Гормери сжал кулаки, но выражение лица не изменил. Нельзя показывать противнику свое недоверие. А то, что перед ним именно противник писец уже не сомневался. Он пока не понимал, какая пропасть пролегла между ними, но чувствовал, что она велика. Настолько велика, что единственно возможным средством общения между ними является ложь.
— И зря вы не верите! — видимо жрецу несмотря на все усилия столичного гостя, удалось-таки прочесть на его лице сомнения, — Все знатные люди Уаджа собираются здесь не реже раза в десятину, на заре в свой выходной день, чтобы встретить рассвет и принести должные жертвы. А еще при храме есть школа писцов, хор активистов и женское собрание. Женщины нашего храма внушительная сила в городе. В прошлом году нам удалось запретить заплыв через реку в первый день красного разлива. Это ведь всегда было опасно, понимаете? Что вы думаете об этом?
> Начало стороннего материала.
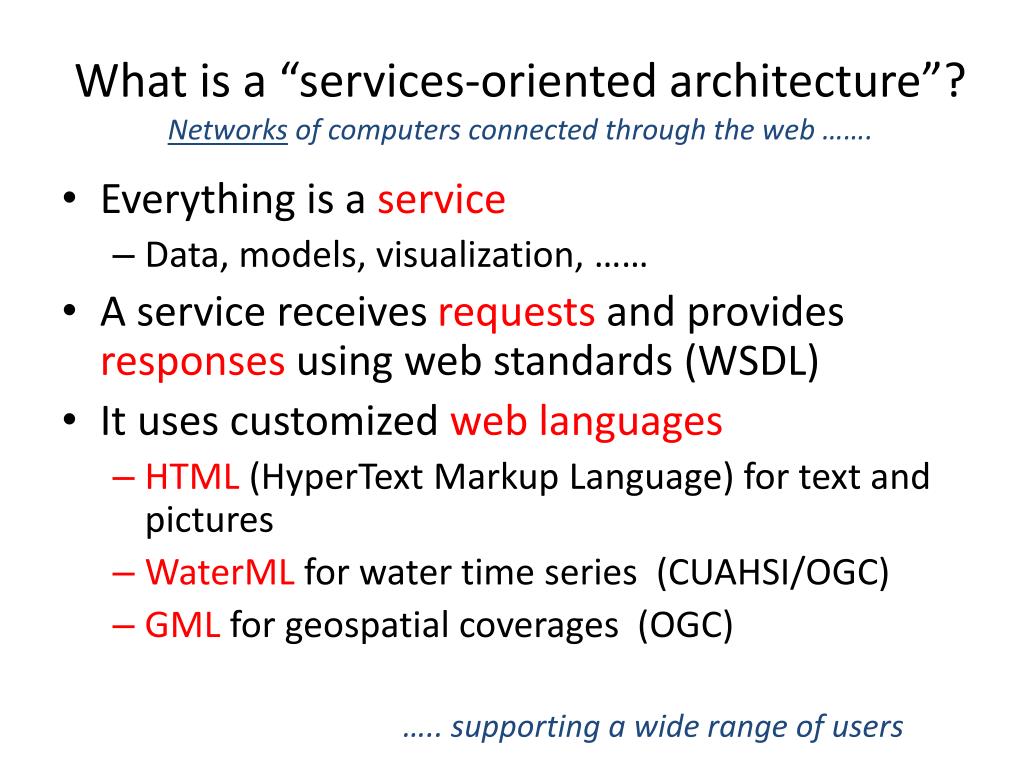 What is a “services-oriented architecture”?
Networks of computers connected through the web …….

• Everything is a service
– Data, models, visualization, ……
• A service receives requests and provides responses using web standards (WSDL)
• It uses customized web languages
– HTML (HyperText Markup Language) for text and pictures
– WaterML for water time series (CUAHSI/OGC)
– GML for geospatial coverages (OGC)

….. supporting a wide range of users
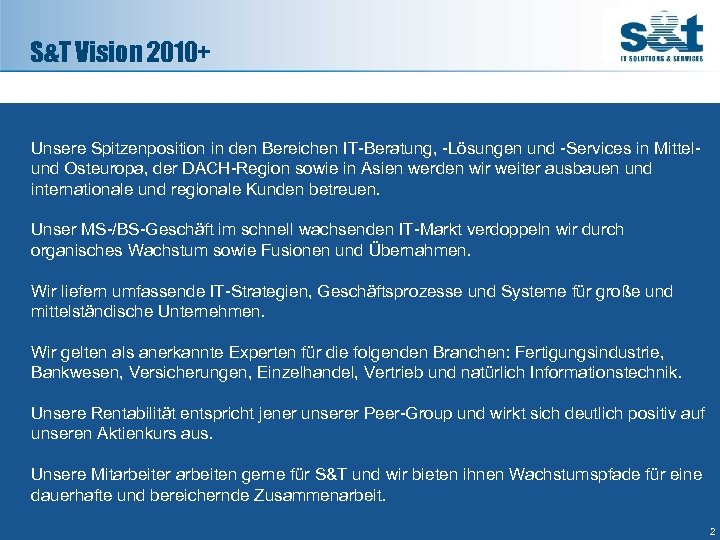 S&T Vision 2010+

s&t
IT SOLUTIONS & SERVICES

Unsere Spitzenposition in den Bereichen IT-Beratung, -Lösungen und -Services in Mittel- und Osteuropa, der DACH-Region sowie in Asien werden wir weiter ausbauen und internationale und regionale Kunden betreuen.

Unser MS-/BS-Geschäft im schnell wachsenden IT-Markt verdoppeln wir durch organisches Wachstum sowie Fusionen und Übernahmen.

Wir liefern umfassende IT-Strategien, Geschäftsprozesse und Systeme für große und mittelständische Unternehmen.

Wir gelten als anerkannte Experten für die folgenden Branchen: Fertigungsindustrie, Bankwesen, Versicherungen, Einzelhandel, Vertrieb und natürlich Informationstechnik.

Unsere Rentabilität entspricht jener unserer Peer-Group und wirkt sich deutlich positiv auf unseren Aktienkurs aus.

Unsere Mitarbeiter arbeiten gerne für S&T und wir bieten ihnen Wachstumspfade für eine dauerhafte und bereichernde Zusammenarbeit.

2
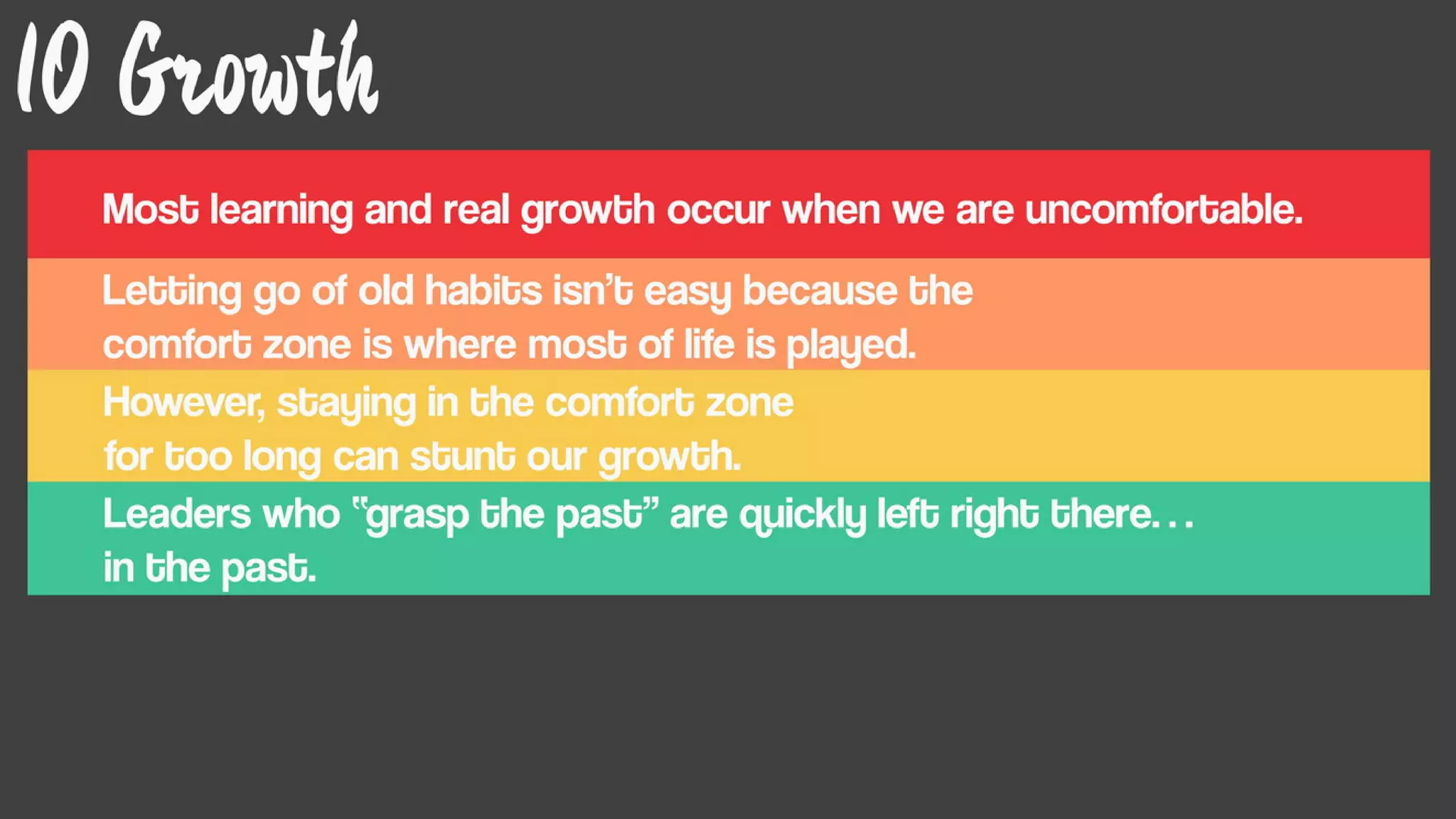 10 Growth

Most learning and real growth occur when we are uncomfortable.

Letting go of old habits isn't easy because the comfort zone is where most of life is played.

However, staying in the comfort zone for too long can stunt our growth.

Leaders who "grasp the past" are quickly left right there… in the past.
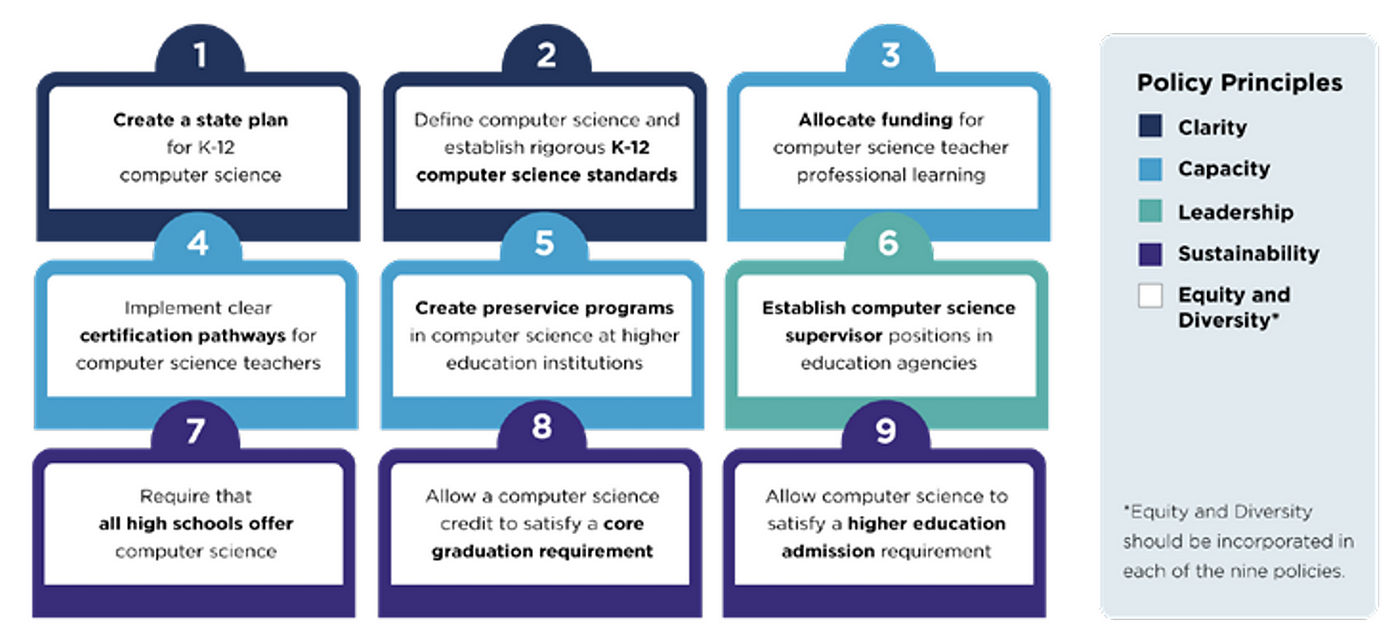 1

Create a state plan for K-12 computer science

2

Define computer science and establish rigorous K-12 computer science standards

3

Allocate funding for computer science teacher professional learning

4

Implement clear certification pathways for computer science teachers

5

Create preservice programs in computer science at higher education institutions

6

Establish computer science supervisor positions in education agencies

7

Require that all high schools offer computer science

8

Allow a computer science credit to satisfy a core graduation requirement

9

Allow computer science to satisfy a higher education admission requirement

Policy Principles

Clarity

Capacity

Leadership

Sustainability

Equity and Diversity*

*Equity and Diversity should be incorporated in each of the nine policies.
Что вы все тут ненормальные! Неужели, кто-то действительно лез в воду без лодки во время притока воды?!
Гормери только головой покачал. Но верховный жрец почему-то счел это одобрением и с энтузиазмом продолжил:
— А в планах у меня открыть больницу! При каждом уважающем себя храме есть больница.
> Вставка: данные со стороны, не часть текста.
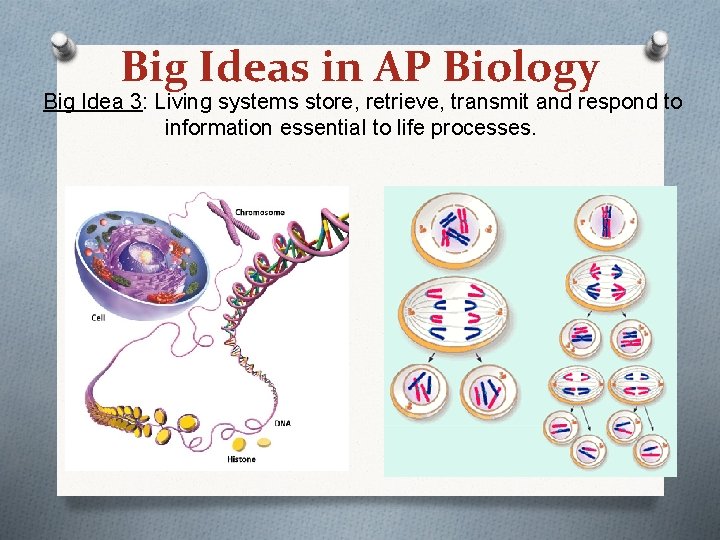 Big Ideas in AP Biology

Big Idea 3: Living systems store, retrieve, transmit and respond to information essential to life processes.

Chromosome

Cell

DNA

Histone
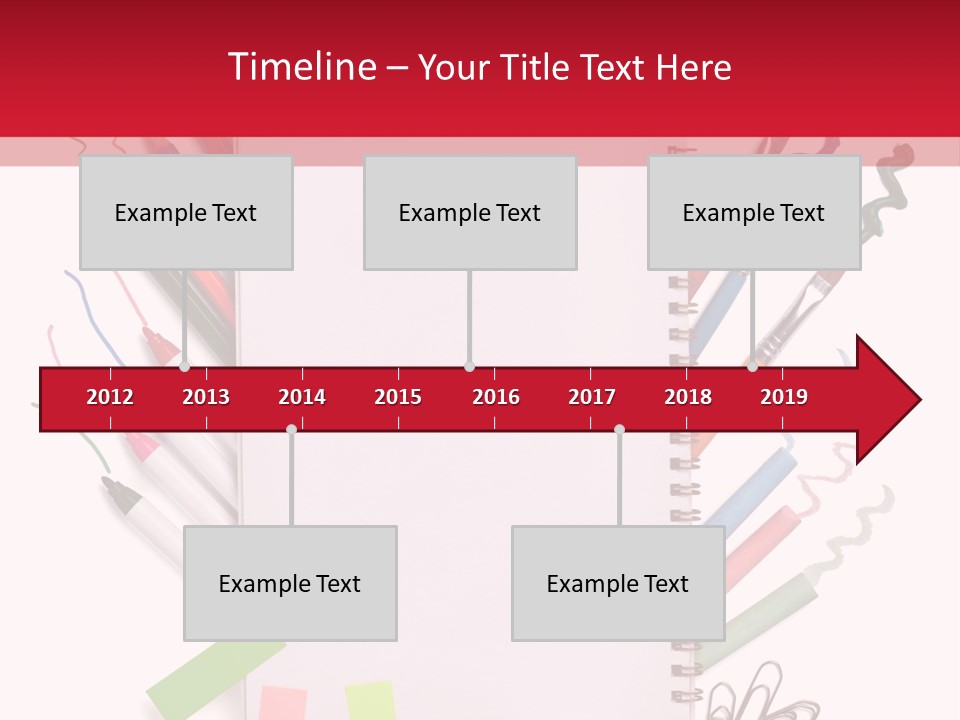 Timeline – Your Title Text Here

Example Text

Example Text

Example Text

2012 2013 2014 2015 2016 2017 2018 2019

Example Text

Example Text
Столичный писец попытался припомнить при каком храме в Ахетатоне существует больница. Понял, что зря старается. Зачем при светлом и чистом храме, в котором люди служат богу, открывать учреждение, где люди служат людям. Это как-то… неправильно.
Видимо, по его озадаченному лицу жрец опять угадал его мысли, и пояснил неприятным задушевным тоном. Как будто они с ним уже приятели:
— В Уадже, видите ли, свои правила. Если при храме никого не исцеляют, люди в его величие не поверят.
Гормери постарался остаться спокойным. Гнев только силы забирает. Нельзя позволить этому разрушающему чувству затопить себя изнутри. Нельзя, хоть и хочется. Когда в городе пытаются жить по каким-то там своим правилам, которые ко всему прочему противоречат тем, по которым живет столица, надо не больницы строить и хором петь, а слать донесения в кебнет главного храма Ахетатона. Поступи Бекет-Атон так с самого начала, сейчас в Уадже никто бы уже не сомневался, что храм Атона велик и без больницы. Но этот прыщ отписывался о достижениях, даже не намекнув ни разу, что происходит в городе на самом деле.
— Кстати, что вы скажете о других храмах? Службы проходят?
— О! — жрец испуганно округлил глаза. Притворялся, ясное дело. Весь он был какой-то ненатуральный. Словно и не жрец вовсе, а площадной артист играющий роль этого самого жреца на потеху публике
— Как можно! Мы за этим следим. Все храмы в Уадже давно закрыты. Кроме, разумеется, финикийского, богине Иштар. Но тут уж ничего не поделать. У них договор с царем, да будет он жив, здрав и невредим.
О договоре финикийцев с царем Гормери ничего не знал, а потому и уточнять не стал. В Ахетатоне чужестранцы не приживались и храмов своих не строили. Пару раз он находил амулеты Иштар у вероотступников. Но как раз эти безделушки в вину нмкому не ставились. Потому что великий царь Неферхепрура Эхнатон запретил только старых богов подвластной ему страны. А Иштар покровительница Финикии. Вот пусть финикийский царь с ее храмом и разбирается.
— Неужели не проводятся тайные служения в старых храмах?
Жрец тут же сыграл дурачка: развел руки, втянул голову в плечи и для пущей убедительности выпятил живот. Еще и глаза выпучил. Только что слюни не пустил.
— Что вы такое говорите! Как можно!
Из чего Гормери заключил, что проводятся в этом городе тайные служения в закрытых храмах. Еще как проводятся!
— А что же мы все на солнцепеке-то сидим, господин писец, пожалуйте за мной. Я покажу вам покои, которые мы отвели вам, а потом уж поговорим о городских делах в тенечке за бокалом прохладного вина. Вы какое предпочитаете? Виноградное или гранатовое?